> [ABOUT THIS EXERCISE]: Give back the data below exactly as it was given.

> [Collected data entries]:
· · · · ·

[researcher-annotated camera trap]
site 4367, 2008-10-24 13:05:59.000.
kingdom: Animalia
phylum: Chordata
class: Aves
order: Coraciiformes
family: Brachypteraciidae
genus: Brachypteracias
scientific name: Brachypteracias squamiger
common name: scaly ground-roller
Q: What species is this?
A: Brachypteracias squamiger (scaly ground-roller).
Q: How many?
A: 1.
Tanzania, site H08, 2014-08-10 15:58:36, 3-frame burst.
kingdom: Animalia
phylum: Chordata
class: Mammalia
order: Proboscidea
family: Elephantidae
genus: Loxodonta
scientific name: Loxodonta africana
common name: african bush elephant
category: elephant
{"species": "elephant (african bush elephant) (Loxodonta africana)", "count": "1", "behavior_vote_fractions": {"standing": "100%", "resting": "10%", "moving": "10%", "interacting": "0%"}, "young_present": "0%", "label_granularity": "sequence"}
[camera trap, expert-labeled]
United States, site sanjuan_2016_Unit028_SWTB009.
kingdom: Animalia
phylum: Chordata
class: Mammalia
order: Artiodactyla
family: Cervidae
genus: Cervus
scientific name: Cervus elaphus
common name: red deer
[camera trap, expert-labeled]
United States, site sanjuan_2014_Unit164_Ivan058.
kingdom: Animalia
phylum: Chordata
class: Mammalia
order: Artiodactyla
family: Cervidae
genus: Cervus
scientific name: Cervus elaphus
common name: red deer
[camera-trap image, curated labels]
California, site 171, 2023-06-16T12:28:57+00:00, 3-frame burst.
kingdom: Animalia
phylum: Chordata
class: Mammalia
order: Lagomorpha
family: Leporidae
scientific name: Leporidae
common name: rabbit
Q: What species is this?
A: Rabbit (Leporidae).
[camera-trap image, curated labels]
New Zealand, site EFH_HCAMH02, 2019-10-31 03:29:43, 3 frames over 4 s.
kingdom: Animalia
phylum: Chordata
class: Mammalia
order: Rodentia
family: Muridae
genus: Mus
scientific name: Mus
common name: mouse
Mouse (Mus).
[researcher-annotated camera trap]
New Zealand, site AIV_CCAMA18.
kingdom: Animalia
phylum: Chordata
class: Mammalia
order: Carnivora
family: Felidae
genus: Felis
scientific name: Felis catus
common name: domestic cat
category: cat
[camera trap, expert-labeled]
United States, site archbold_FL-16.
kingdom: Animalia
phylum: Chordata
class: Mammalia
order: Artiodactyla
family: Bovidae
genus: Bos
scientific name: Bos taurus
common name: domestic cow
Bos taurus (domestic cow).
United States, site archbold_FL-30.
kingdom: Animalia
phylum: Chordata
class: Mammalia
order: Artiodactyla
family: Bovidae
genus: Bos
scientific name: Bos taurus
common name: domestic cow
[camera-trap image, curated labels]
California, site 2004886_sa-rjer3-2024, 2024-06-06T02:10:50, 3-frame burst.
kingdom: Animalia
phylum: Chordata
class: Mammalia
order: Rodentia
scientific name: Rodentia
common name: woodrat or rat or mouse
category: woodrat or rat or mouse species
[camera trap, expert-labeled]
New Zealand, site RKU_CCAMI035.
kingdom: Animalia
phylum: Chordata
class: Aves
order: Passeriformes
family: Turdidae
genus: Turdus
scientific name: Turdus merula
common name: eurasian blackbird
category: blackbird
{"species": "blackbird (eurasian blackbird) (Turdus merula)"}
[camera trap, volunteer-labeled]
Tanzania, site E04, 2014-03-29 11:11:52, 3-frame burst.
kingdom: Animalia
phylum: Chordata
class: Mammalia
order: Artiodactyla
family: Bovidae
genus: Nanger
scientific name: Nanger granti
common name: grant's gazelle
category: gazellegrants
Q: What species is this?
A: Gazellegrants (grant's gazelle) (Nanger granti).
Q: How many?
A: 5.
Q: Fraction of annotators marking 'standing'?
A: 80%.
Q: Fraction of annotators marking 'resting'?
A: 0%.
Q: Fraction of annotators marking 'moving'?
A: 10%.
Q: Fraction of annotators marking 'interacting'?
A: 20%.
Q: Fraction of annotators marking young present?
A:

· · · · ·

> [FINISHED TASK]:
[researcher-annotated camera trap]
site 4367, 2008-10-24 13:05:59.000.
kingdom: Animalia
phylum: Chordata
class: Aves
order: Coraciiformes
family: Brachypteraciidae
genus: Brachypteracias
scientific name: Brachypteracias squamiger
common name: scaly ground-roller
Q: What species is this?
A: Brachypteracias squamiger (scaly ground-roller).
Q: How many?
A: 1.
Tanzania, site H08, 2014-08-10 15:58:36, 3-frame burst.
kingdom: Animalia
phylum: Chordata
class: Mammalia
order: Proboscidea
family: Elephantidae
genus: Loxodonta
scientific name: Loxodonta africana
common name: african bush elephant
category: elephant
{"species": "elephant (african bush elephant) (Loxodonta africana)", "count": "1", "behavior_vote_fractions": {"standing": "100%", "resting": "10%", "moving": "10%", "interacting": "0%"}, "young_present": "0%", "label_granularity": "sequence"}
[camera trap, expert-labeled]
United States, site sanjuan_2016_Unit028_SWTB009.
kingdom: Animalia
phylum: Chordata
class: Mammalia
order: Artiodactyla
family: Cervidae
genus: Cervus
scientific name: Cervus elaphus
common name: red deer
[camera trap, expert-labeled]
United States, site sanjuan_2014_Unit164_Ivan058.
kingdom: Animalia
phylum: Chordata
class: Mammalia
order: Artiodactyla
family: Cervidae
genus: Cervus
scientific name: Cervus elaphus
common name: red deer
[camera-trap image, curated labels]
California, site 171, 2023-06-16T12:28:57+00:00, 3-frame burst.
kingdom: Animalia
phylum: Chordata
class: Mammalia
order: Lagomorpha
family: Leporidae
scientific name: Leporidae
common name: rabbit
Q: What species is this?
A: Rabbit (Leporidae).
[camera-trap image, curated labels]
New Zealand, site EFH_HCAMH02, 2019-10-31 03:29:43, 3 frames over 4 s.
kingdom: Animalia
phylum: Chordata
class: Mammalia
order: Rodentia
family: Muridae
genus: Mus
scientific name: Mus
common name: mouse
Mouse (Mus).
[researcher-annotated camera trap]
New Zealand, site AIV_CCAMA18.
kingdom: Animalia
phylum: Chordata
class: Mammalia
order: Carnivora
family: Felidae
genus: Felis
scientific name: Felis catus
common name: domestic cat
category: cat
[camera trap, expert-labeled]
United States, site archbold_FL-16.
kingdom: Animalia
phylum: Chordata
class: Mammalia
order: Artiodactyla
family: Bovidae
genus: Bos
scientific name: Bos taurus
common name: domestic cow
Bos taurus (domestic cow).
United States, site archbold_FL-30.
kingdom: Animalia
phylum: Chordata
class: Mammalia
order: Artiodactyla
family: Bovidae
genus: Bos
scientific name: Bos taurus
common name: domestic cow
[camera-trap image, curated labels]
California, site 2004886_sa-rjer3-2024, 2024-06-06T02:10:50, 3-frame burst.
kingdom: Animalia
phylum: Chordata
class: Mammalia
order: Rodentia
scientific name: Rodentia
common name: woodrat or rat or mouse
category: woodrat or rat or mouse species
[camera trap, expert-labeled]
New Zealand, site RKU_CCAMI035.
kingdom: Animalia
phylum: Chordata
class: Aves
order: Passeriformes
family: Turdidae
genus: Turdus
scientific name: Turdus merula
common name: eurasian blackbird
category: blackbird
{"species": "blackbird (eurasian blackbird) (Turdus merula)"}
[camera trap, volunteer-labeled]
Tanzania, site E04, 2014-03-29 11:11:52, 3-frame burst.
kingdom: Animalia
phylum: Chordata
class: Mammalia
order: Artiodactyla
family: Bovidae
genus: Nanger
scientific name: Nanger granti
common name: grant's gazelle
category: gazellegrants
Q: What species is this?
A: Gazellegrants (grant's gazelle) (Nanger granti).
Q: How many?
A: 5.
Q: Fraction of annotators marking 'standing'?
A: 80%.
Q: Fraction of annotators marking 'resting'?
A: 0%.
Q: Fraction of annotators marking 'moving'?
A: 10%.
Q: Fraction of annotators marking 'interacting'?
A: 20%.
Q: Fraction of annotators marking young present?
A:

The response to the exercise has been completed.